Data to process:
>>>

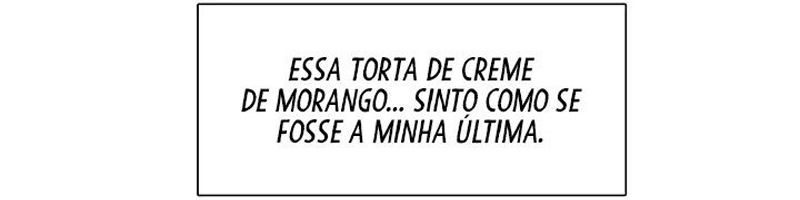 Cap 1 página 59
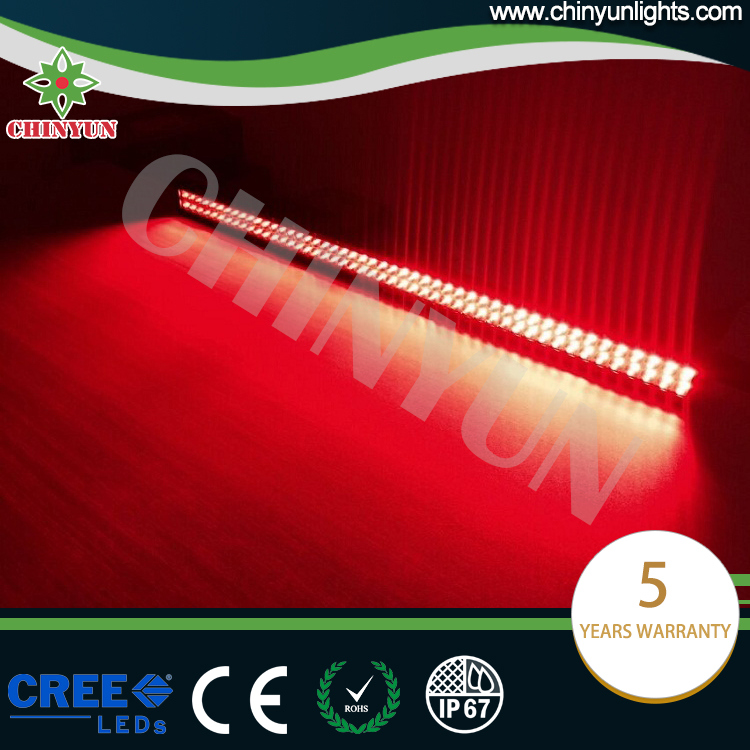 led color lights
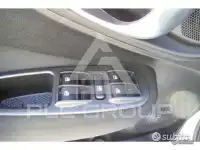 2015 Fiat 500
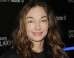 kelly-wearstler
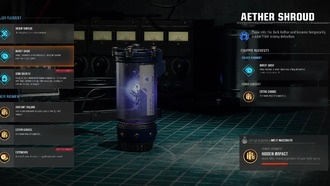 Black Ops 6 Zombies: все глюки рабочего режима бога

<<<
>>>

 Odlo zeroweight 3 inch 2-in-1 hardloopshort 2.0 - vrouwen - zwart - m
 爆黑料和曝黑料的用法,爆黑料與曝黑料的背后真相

<<<

What you have to do:
Starting at the line above that has "led color lights" and ending at the line that has "Black Ops 6", copy each line exactly, leaving the pictures out and adding nothing.

Answer to this exercise:
 led color lights
 2015 Fiat 500
 kelly-wearstler
 Black Ops 6 Zombies: все глюки рабочего режима бога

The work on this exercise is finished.